In The Islander: Coming of Age in the Apostle Islands, Bob Dahl describes growing up on Sand Island, the fifth largest in the Lake Superior archipelago. The book has more than one hundred photos, some of them over a century old. They accompany ten stories, nineteen recipes, five maps, and Bob’s mother’s shopping list for wintering on a northern island three miles from shore in the 1930s.
Born into a fishing family in 1942, Bob was the youngest of five siblings. Carl Sr. and Alma Dahl gave their children free rein throughout Sand Island’s East Bay once chores were finished. Childhood for the Dahl kids was one of adventure. With pristine blue water at their doorstep, they explored the bay on pole-propelled rafts built with their own hands. Their dad’s fishing tug, the Egersund, was strictly off-limits for play, as were the working docks. On land, the siblings investigated abandoned buildings and little-used trails that connected immigrant East Bay villagers who had fished the unpredictable Great Lake since the 1870s.
The book’s lead story is a historical rendition of the steamship Sevona wrecked on the Sand Island Shoal in early September 1905, as seen from the viewpoint of the islanders, some of whom were Bob’s relatives.
Other stories introduce us to island residents and visitors contemporaneous to Bob's time. Chapter topics include an Independence Day get-together, lake rafting, three-day storms, and an unexpected overnight in the Sand Island Light. A few stories transport us to the city of Bayfield—gateway to the Apostles—where Bob attended school.
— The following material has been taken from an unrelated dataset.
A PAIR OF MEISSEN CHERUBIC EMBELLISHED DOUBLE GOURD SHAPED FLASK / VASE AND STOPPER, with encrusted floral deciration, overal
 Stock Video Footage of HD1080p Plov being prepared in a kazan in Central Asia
In his teens and early twenties, he worked summers at Sand Island’s southern tip, called Shaw Point. “A Stroll Down the East Bay Road” acquaints us with former islanders from East Bay to the Point, and we experience the memories of those who lived near the mile-long road.
The East Bay community no longer exists, but its history resonates in The Islander, written with in-depth knowledge of island life, a bit of humor, and an abiding respect.
Ten percent of sales from The Islander are donated to the Apostle Islands Historic Preservation Conservancy, a non-profit dedicated to the preservation and interpretation of the many historic properties and cultural landscapes in the Apostle Islands region of northern Wisconsin.